PASSAGE SHOWN:
FY2013 Budget Update: Unfunded Costs in the Department on Aging

December 21, 2012

This blog has previously addressed unfunded costs in the State of Illinois’ FY2013 budget, including costs relating to Medicaid and employee and retiree group health insurance. As discussed here, these costs will increase the State’s backlog of unpaid bills unless they are covered by supplemental appropriations.

Another area with unfunded costs is the Community Care Program in the Illinois Department on Aging. Established in 1979, the program is designed to allow seniors to stay out of nursing homes by providing in-home services such as cleaning and meal preparation and community-based care such as adult day services.

The program’s monthly caseload has more than doubled to a projected 80,100 in FY2013 from 38,950 in FY2003, according to the Department on Aging. During the same period, appropriations for the program have more than tripled to a budgeted $753.5 million from actual spending of $223.8 million.

The following chart shows the growth in the program’s caseload and appropriations from FY2003 to FY2013. (Click to enlarge.)

Despite the increase in appropriations, budgeted funding has not kept up with the actual costs of the program, according to information provided by the Governor’s Office on Management and Budget (GOMB). The program was underfunded by $100 million in FY2011, $73 million in FY2012 and is projected to be underfunded by $140 million in FY2013. That means that a total of $313 million in unpaid bills related to the Community Care Program will be on hand on June 30, 2013, unless additional funds were appropriated by the General Assembly. GOMB officials indicated that Governor Pat Quinn plans to seek a supplemental appropriation of $173 million.

How can a program incur costs that exceed budged appropriations? In the case of group health insurance and Medicaid, the answer is the Section 25 exception to the State Finance Act. As discussed here, this provision allows Medicaid and group health insurance costs to be paid from future years’ appropriations. (The ability to defer Medicaid costs was significantly curtailed as part of a package of laws related to a restructuring of the Medicaid program enacted in June 2012.)

THE DATA:
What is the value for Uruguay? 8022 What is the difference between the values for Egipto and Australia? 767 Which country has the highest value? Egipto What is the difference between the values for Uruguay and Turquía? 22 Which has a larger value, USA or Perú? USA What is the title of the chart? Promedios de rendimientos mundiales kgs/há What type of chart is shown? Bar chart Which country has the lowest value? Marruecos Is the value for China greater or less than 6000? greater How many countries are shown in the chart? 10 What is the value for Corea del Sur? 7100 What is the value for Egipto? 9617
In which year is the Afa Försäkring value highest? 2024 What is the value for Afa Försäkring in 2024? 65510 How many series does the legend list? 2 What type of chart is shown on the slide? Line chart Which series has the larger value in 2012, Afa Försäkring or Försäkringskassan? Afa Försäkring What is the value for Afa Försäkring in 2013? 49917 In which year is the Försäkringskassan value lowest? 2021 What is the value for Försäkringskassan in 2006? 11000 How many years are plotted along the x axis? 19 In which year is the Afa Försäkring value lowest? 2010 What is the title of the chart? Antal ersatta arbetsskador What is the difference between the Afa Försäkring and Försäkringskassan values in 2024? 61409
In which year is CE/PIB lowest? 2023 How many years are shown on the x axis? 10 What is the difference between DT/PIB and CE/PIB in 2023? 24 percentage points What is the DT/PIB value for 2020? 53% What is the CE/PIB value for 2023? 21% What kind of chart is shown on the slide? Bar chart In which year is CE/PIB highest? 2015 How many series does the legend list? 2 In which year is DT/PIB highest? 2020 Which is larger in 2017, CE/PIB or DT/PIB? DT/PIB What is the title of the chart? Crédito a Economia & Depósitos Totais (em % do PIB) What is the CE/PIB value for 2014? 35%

WORK ORDER A:
Copy the text of the Department on Aging budget update word for word, starting with "December 21, 2012" and going on through "by supplemental appropriations.".
WORK ORDER B:
Answer these questions from the Department on Aging budget update:
(i) In what year was the Community Care Program established?
(ii) What monthly caseload is projected for the program in FY2013?
(iii) How large a supplemental appropriation does Governor Pat Quinn plan to seek?

TASK RESULT A:
December 21, 2012

This blog has previously addressed unfunded costs in the State of Illinois’ FY2013 budget, including costs relating to Medicaid and employee and retiree group health insurance. As discussed here, these costs will increase the State’s backlog of unpaid bills unless they are covered by supplemental appropriations.

TASK RESULT B:
(i) 1979
(ii) 80,100
(iii) $173 million